# TASK DIRECTIONS
Will you quote only the lines starting at the one that contains "In this image, which of" and ending with the last line of the listing below, inclusive?

━━━

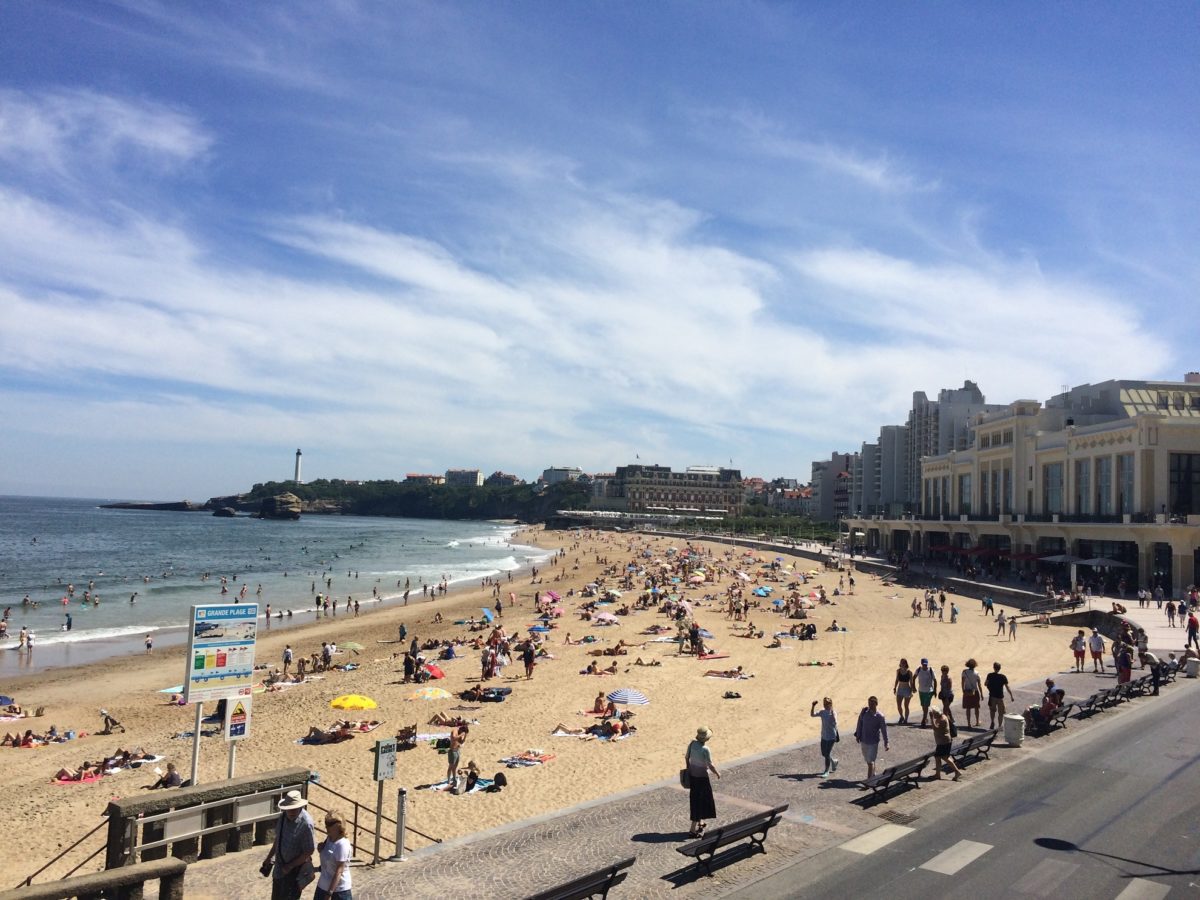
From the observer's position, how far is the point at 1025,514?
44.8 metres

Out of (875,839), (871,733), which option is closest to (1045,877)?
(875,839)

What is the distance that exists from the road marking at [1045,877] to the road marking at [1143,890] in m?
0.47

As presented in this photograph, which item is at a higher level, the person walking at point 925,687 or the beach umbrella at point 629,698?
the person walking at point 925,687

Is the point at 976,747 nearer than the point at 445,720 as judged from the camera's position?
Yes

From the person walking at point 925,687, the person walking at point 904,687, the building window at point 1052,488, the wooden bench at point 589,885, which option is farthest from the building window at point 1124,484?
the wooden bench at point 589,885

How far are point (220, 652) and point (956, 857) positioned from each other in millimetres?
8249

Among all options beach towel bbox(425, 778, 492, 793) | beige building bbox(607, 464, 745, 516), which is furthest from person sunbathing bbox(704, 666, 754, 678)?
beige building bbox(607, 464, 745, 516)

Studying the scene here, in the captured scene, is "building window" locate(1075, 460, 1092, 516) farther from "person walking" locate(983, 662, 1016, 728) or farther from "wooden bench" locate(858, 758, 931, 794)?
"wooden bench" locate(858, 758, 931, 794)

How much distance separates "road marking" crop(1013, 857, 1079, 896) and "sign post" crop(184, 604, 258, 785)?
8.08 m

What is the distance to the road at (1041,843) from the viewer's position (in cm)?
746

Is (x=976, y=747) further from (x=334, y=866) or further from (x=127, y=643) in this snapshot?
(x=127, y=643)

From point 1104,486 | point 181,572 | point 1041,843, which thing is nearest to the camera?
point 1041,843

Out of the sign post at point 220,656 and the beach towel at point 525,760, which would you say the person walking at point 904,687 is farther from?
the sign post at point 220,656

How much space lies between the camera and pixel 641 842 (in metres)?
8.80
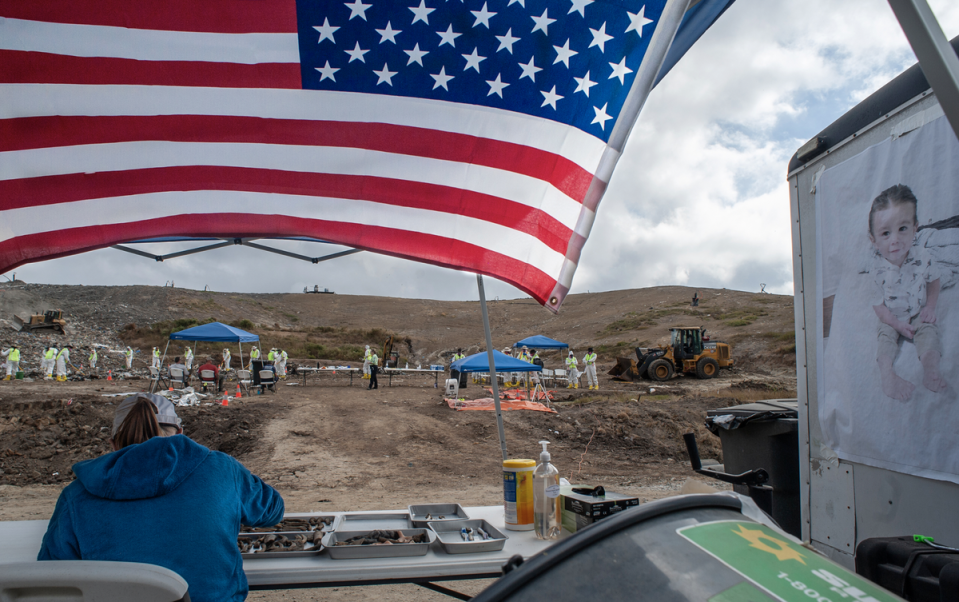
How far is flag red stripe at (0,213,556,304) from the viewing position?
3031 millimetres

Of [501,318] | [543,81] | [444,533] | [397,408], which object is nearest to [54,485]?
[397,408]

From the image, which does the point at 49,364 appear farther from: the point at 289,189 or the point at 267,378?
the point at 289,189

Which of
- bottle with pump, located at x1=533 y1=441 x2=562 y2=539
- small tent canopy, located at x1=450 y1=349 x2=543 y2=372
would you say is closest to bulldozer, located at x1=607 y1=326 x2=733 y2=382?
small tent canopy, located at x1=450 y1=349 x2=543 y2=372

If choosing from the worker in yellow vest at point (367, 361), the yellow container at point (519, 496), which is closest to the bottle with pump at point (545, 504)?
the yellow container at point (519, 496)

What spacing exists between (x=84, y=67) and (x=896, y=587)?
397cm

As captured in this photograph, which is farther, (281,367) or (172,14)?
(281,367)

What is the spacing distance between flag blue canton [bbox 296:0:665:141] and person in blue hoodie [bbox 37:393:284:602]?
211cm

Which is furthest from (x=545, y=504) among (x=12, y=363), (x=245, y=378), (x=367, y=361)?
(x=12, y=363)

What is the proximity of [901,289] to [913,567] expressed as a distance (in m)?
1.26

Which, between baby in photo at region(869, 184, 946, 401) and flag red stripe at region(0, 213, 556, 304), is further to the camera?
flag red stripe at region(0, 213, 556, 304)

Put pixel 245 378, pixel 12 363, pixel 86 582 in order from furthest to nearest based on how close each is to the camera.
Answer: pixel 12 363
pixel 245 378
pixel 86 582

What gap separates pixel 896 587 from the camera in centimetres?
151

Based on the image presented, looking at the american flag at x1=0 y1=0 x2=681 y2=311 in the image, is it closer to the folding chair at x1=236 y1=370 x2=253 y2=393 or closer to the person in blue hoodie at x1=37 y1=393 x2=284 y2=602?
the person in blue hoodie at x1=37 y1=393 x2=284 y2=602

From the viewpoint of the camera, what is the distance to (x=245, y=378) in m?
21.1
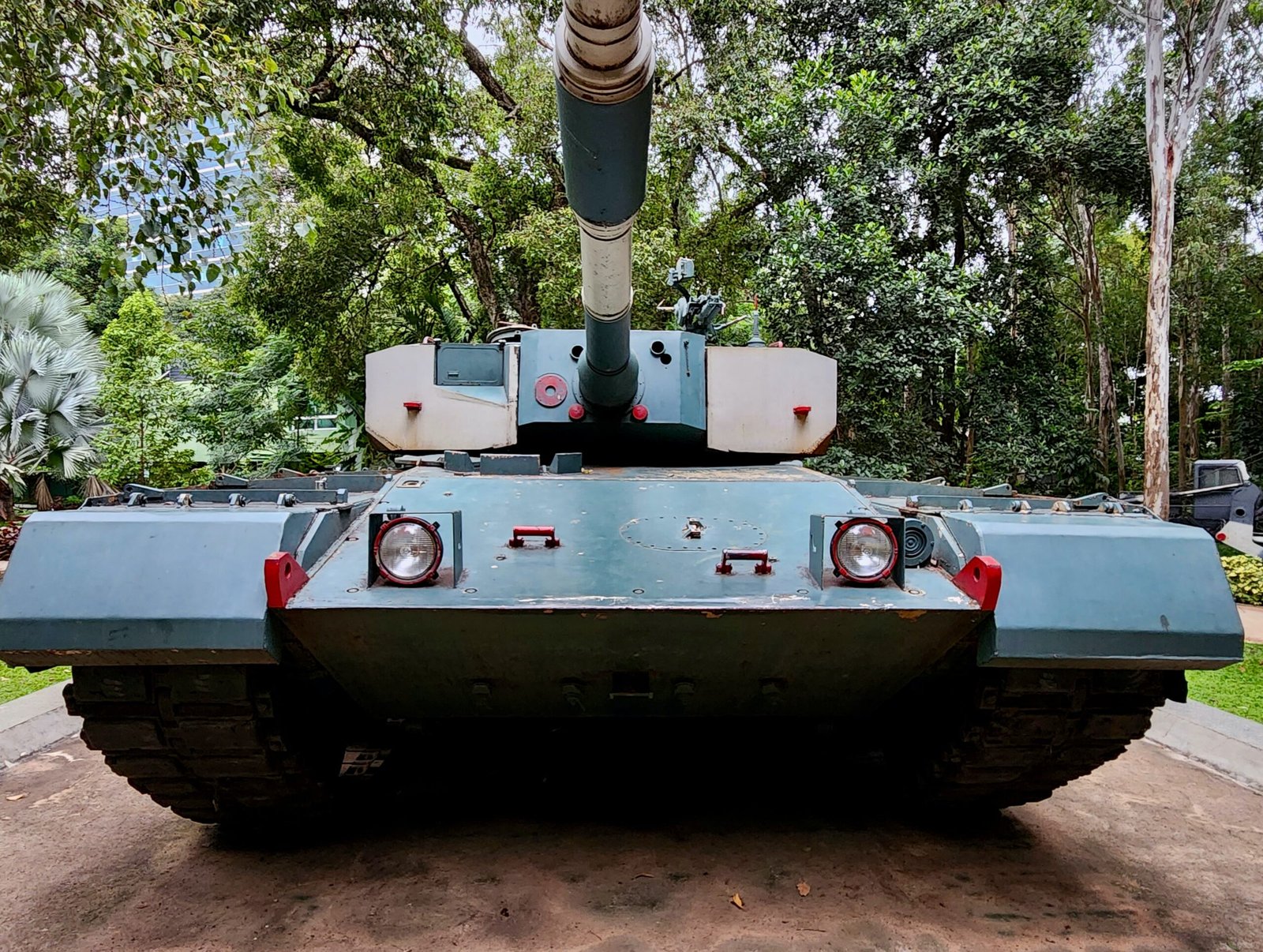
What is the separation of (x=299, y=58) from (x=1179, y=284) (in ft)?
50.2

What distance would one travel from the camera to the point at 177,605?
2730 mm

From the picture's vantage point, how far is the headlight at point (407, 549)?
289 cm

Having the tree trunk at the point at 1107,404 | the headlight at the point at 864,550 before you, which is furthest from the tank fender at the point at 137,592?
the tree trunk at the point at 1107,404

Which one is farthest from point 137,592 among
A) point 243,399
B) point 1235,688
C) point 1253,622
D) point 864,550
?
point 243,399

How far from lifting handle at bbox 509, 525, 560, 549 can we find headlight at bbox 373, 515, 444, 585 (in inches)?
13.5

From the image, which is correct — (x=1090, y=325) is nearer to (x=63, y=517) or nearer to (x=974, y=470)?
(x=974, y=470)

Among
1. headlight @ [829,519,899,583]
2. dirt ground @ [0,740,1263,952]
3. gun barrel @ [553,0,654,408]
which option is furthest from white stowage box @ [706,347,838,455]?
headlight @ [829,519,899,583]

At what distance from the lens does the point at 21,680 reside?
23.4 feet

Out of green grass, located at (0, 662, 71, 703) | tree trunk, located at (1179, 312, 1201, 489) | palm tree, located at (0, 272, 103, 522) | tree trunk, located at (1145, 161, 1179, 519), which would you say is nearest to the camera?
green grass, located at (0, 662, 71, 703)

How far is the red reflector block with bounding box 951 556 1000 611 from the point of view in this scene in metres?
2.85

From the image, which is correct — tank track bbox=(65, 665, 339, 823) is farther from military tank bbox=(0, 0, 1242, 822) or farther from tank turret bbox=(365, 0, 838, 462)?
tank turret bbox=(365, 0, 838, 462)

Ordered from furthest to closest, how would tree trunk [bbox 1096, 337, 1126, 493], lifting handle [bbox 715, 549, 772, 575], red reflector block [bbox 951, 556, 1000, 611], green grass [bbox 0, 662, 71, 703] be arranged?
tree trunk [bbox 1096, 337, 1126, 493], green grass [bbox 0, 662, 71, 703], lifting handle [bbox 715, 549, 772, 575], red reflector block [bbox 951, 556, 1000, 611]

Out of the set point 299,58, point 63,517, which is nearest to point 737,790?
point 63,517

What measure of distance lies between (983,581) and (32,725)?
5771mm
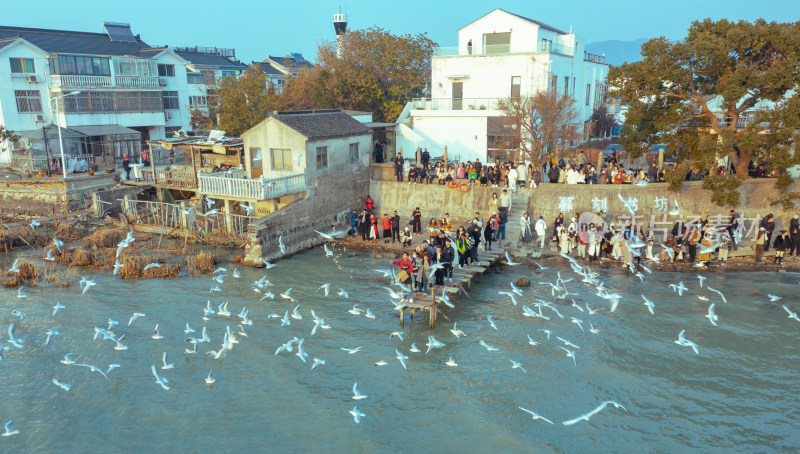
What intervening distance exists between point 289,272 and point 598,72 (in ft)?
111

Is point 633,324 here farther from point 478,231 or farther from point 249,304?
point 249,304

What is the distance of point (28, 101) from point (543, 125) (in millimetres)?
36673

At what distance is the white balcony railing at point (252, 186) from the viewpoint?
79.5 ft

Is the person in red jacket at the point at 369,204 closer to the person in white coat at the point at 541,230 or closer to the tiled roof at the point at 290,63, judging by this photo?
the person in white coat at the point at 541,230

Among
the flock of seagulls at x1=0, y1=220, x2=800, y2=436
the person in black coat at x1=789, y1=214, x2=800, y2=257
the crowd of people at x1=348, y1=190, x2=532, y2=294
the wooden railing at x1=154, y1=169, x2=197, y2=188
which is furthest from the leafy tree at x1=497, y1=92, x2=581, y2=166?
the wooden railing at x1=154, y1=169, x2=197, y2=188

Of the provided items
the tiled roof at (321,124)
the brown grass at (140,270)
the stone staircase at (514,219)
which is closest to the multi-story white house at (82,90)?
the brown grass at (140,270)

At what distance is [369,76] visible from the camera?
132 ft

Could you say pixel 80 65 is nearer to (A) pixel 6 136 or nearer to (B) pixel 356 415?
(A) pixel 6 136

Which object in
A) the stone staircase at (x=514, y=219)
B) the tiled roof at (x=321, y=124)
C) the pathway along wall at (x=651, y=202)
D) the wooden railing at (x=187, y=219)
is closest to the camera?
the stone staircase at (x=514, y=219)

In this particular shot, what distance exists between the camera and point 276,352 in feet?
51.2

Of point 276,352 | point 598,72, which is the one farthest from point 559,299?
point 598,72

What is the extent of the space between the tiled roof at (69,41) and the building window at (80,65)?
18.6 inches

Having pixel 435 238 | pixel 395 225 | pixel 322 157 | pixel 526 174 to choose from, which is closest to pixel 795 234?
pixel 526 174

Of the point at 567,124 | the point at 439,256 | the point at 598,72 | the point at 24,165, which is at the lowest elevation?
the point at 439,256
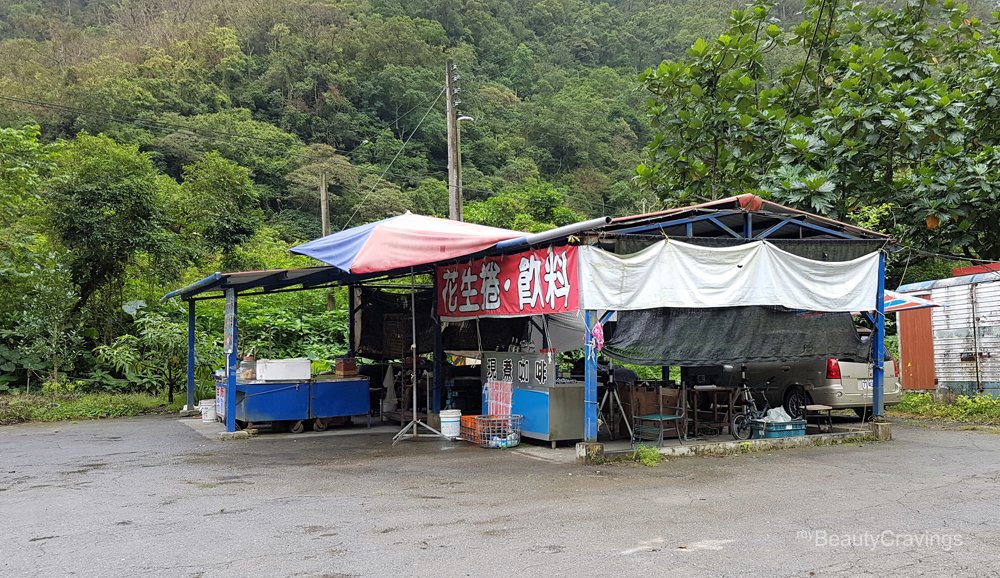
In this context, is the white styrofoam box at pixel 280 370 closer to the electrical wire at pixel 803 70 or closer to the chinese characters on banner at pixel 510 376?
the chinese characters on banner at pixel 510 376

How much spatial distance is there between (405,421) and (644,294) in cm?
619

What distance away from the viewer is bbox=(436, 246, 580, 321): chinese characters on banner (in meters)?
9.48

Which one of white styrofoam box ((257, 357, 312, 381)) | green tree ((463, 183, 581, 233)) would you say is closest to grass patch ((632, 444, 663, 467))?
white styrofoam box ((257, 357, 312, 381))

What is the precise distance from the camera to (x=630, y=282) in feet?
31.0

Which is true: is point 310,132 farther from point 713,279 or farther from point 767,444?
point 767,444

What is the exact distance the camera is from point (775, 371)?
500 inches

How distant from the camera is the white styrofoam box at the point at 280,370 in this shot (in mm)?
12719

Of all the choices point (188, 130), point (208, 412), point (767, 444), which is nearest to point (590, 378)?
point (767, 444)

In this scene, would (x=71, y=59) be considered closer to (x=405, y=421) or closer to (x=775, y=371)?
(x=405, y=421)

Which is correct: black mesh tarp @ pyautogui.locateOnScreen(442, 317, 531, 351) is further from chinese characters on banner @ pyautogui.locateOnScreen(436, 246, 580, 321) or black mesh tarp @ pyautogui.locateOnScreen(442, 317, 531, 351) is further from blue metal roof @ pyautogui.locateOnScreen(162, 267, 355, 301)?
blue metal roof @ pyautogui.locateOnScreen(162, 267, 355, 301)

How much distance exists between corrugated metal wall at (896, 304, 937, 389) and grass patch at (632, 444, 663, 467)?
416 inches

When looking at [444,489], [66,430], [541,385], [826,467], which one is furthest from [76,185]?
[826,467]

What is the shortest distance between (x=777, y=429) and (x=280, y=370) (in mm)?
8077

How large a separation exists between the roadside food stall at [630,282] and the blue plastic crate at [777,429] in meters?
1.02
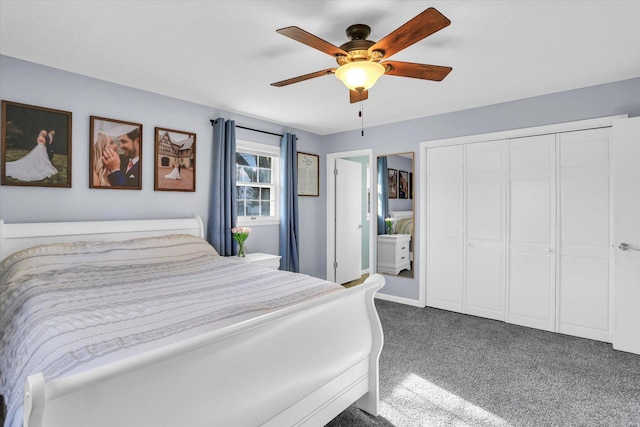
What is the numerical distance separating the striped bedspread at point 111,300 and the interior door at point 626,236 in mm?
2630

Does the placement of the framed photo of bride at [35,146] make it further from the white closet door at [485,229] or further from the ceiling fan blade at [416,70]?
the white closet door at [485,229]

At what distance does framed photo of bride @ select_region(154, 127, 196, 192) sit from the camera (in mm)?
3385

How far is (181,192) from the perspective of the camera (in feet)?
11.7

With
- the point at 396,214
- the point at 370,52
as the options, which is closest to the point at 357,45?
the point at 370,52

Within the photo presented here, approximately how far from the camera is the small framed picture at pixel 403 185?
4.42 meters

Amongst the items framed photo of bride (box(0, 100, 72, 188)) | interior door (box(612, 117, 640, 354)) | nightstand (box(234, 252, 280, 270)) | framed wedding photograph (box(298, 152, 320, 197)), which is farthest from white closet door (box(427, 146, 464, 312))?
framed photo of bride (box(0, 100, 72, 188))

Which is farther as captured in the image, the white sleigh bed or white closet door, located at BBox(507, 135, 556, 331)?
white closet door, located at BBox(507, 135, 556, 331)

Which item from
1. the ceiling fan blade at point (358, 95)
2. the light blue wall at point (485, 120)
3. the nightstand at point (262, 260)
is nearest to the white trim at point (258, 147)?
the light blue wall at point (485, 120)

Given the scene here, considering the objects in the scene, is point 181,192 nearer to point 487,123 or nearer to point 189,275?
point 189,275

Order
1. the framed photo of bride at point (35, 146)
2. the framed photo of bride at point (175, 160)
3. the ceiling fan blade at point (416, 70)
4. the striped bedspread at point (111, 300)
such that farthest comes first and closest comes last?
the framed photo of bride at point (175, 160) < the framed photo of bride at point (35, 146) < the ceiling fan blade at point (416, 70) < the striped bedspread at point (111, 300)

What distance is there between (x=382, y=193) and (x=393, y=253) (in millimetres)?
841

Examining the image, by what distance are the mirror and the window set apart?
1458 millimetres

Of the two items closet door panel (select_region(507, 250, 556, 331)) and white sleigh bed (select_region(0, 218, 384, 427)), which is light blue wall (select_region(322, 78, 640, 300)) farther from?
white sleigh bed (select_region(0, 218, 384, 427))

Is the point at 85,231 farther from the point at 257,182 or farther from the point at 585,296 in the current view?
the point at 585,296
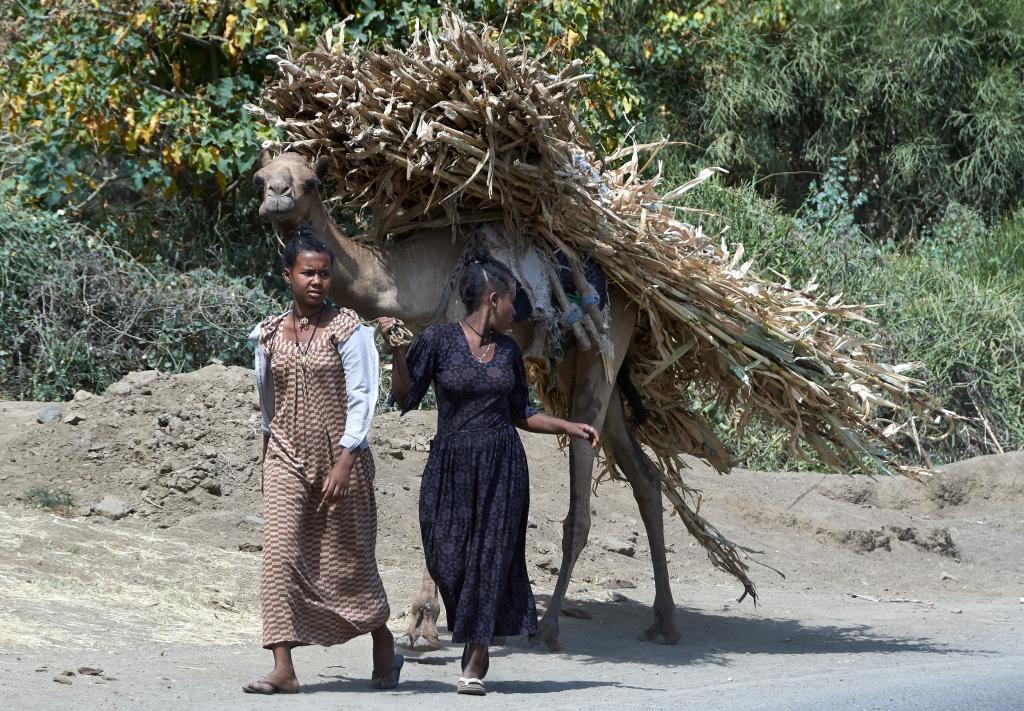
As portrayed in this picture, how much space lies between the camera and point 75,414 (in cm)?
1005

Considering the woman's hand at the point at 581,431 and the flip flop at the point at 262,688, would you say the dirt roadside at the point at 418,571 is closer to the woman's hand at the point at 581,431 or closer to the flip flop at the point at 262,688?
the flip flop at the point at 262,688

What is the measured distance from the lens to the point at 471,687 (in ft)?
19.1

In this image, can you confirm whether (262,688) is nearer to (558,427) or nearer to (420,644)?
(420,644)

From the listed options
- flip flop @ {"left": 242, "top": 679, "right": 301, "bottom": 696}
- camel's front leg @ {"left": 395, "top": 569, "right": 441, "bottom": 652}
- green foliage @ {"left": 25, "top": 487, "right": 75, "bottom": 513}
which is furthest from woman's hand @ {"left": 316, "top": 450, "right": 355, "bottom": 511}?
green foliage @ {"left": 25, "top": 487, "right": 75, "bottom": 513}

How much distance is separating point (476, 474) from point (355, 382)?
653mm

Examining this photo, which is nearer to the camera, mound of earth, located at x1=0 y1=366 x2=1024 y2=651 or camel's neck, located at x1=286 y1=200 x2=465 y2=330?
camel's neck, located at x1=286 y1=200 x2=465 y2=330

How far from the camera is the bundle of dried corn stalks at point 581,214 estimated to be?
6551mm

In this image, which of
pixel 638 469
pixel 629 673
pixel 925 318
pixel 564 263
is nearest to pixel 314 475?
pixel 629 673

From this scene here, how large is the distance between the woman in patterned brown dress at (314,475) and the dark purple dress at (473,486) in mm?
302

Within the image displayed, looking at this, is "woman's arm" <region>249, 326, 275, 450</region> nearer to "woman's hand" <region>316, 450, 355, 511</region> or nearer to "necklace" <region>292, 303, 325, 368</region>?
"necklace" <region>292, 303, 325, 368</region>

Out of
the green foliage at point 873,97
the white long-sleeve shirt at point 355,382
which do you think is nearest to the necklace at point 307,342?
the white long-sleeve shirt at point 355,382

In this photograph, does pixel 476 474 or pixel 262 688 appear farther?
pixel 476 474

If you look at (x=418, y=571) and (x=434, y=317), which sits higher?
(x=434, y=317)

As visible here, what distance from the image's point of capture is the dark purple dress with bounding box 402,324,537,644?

━━━

# WORKED ANSWER
In this image, which of
pixel 638 469
pixel 629 673
pixel 925 318
pixel 564 263
is nearest to pixel 314 475?
pixel 629 673

From this scene here, how large is the distance between the woman in patterned brown dress at (314,475) and the dark purple dress at (473,486) in mm?
302

Within the image displayed, looking at this, is "woman's arm" <region>249, 326, 275, 450</region> nearer to "woman's hand" <region>316, 450, 355, 511</region> or nearer to "necklace" <region>292, 303, 325, 368</region>?
"necklace" <region>292, 303, 325, 368</region>

Out of
the green foliage at point 873,97
the white long-sleeve shirt at point 355,382
which do you think is nearest to the necklace at point 307,342?
the white long-sleeve shirt at point 355,382

In this photograph, does pixel 476 474 or pixel 262 688 appear farther?
pixel 476 474

If you look at (x=418, y=571) and (x=434, y=317), which sits higher?
(x=434, y=317)

As visible here, what distance from the image's point of capture is the dark purple dress with bounding box 402,324,537,644?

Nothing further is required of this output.